In connection with the EGM, the Company has filed with the U.S. Securities and Exchange Commission (the “SEC”) a preliminary proxy statement. A definitive proxy statement will be mailed to the shareholders of the Company. SHAREHOLDERS OF THE COMPANY ARE URGED TO READ THE PROXY STATEMENT (INCLUDING ALL AMENDMENTS AND SUPPLEMENTS THERETO) THAT WILL BE FILED WITH THE SEC CAREFULLY AND IN THEIR ENTIRETY WHEN THEY BECOME AVAILABLE. Shareholders are able to obtain free copies of the proxy statement and other documents containing important information about the Company once such documents are filed with the SEC, through the website maintained by the SEC at http://www.sec.gov.
Participants in the Solicitation
The Company and Nabors Industries Ltd. and their respective directors and executive officers may be deemed to be participants in the solicitation of proxies from the shareholders of the Company in connection with the EGM. Information about the directors and executive officers of the Company is set forth in the Company’s Annual Report on Form 10-K/A for the year ended December 31, 2024, filed with the SEC on April 2, 2025. To the extent that holdings of the Company’s securities have changed since the amounts printed in the Company’s Annual Report on Form 10-K/A for the year ended December 31, 2024, such changes have been or will be reflected on Statements of Change in Ownership on Form 4 filed with the SEC. Other information regarding the participants in the proxy solicitation and a description of their direct and indirect interests, by security holdings or otherwise, is contained in the proxy statement and other relevant materials to be filed with the SEC when they become available. You may obtain free copies of these documents as described in the preceding paragraph.

- **List of tasks**:
1 – Condense the paragraph in the EGM proxy notice that starts "The Company and Nabors Industries Ltd." into a short bulleted list that keeps its main facts.
2 – Write the next paragraph of the EGM proxy notice, picking up after its final sentence.

- **Recorded data**:
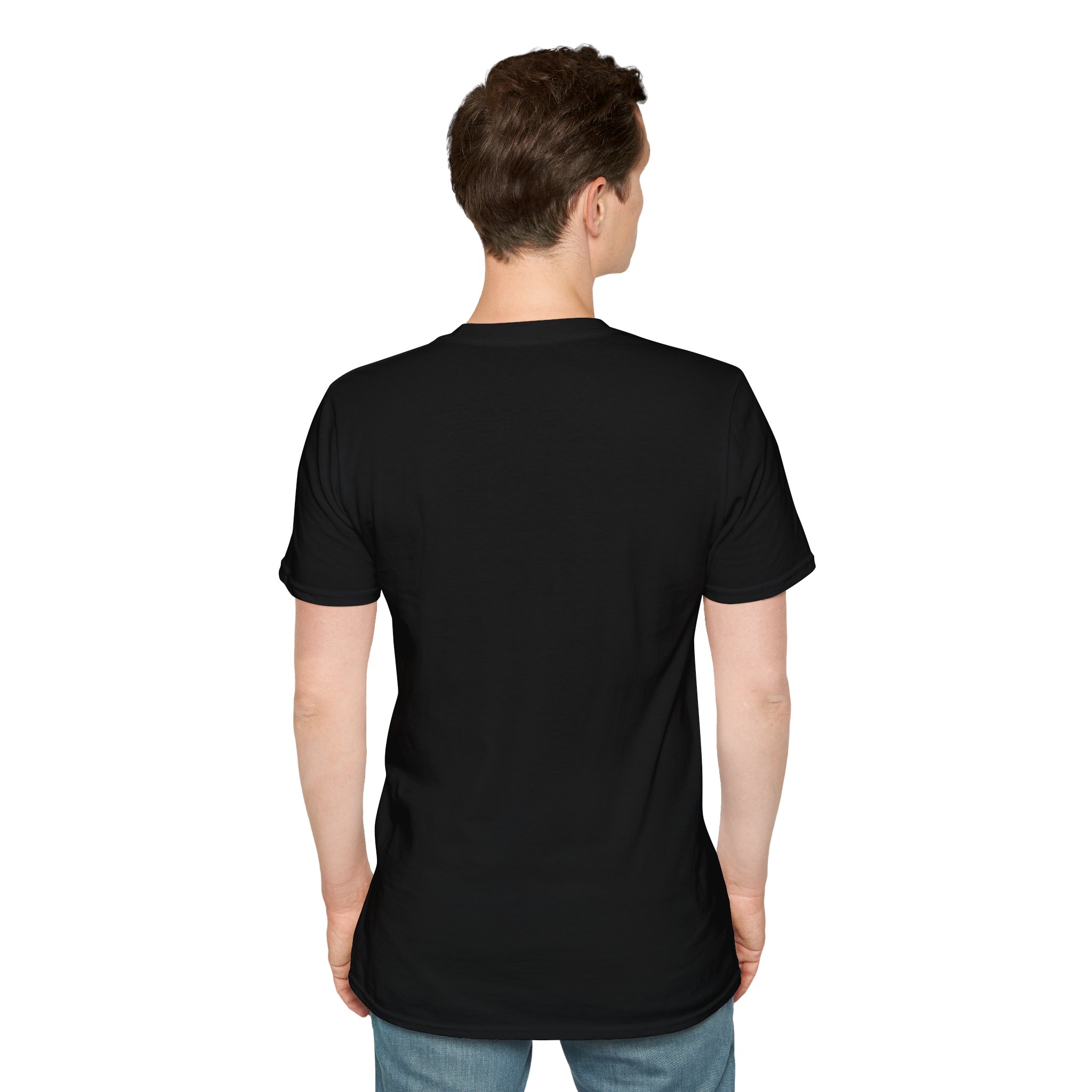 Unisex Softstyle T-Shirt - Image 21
==
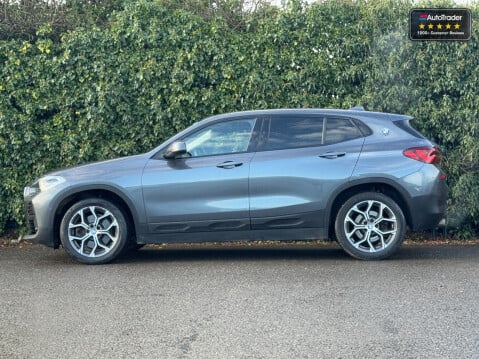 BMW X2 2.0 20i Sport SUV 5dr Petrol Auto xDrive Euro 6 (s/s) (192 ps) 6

- **Answers by item**:
1 –
- The Company, Nabors Industries Ltd., and their directors and executive officers may be deemed participants in soliciting proxies from the Company's shareholders for the EGM.
- The Company's directors and executive officers are described in its Annual Report on Form 10-K/A for the year ended December 31, 2024, filed with the SEC on April 2, 2025.
- Changes in their holdings of the Company's securities since that report have been or will be reported on Form 4 filings with the SEC.
- The proxy statement and other materials filed with the SEC will give further information on the participants and their direct and indirect interests.
- Free copies can be obtained in the way the preceding paragraph describes.

2 –
Forward-Looking Statements
The information included herein contains statements that constitute “forward-looking statements.” Forward-looking statements are subject to numerous conditions, many of which are beyond the control of the Company, including those set forth in the Risk Factors section of the Company’s Annual Report on Form 10-K/A filed with the SEC on April 2, 2025, subsequently filed Quarterly Reports on Form 10-Q and the Company’s preliminary proxy statement filed with the SEC on October 16, 2025. Copies are available on the SEC’s website, www.sec.gov. The Company undertakes no obligation to update these statements for revisions or changes after the date of this release, except as required by law.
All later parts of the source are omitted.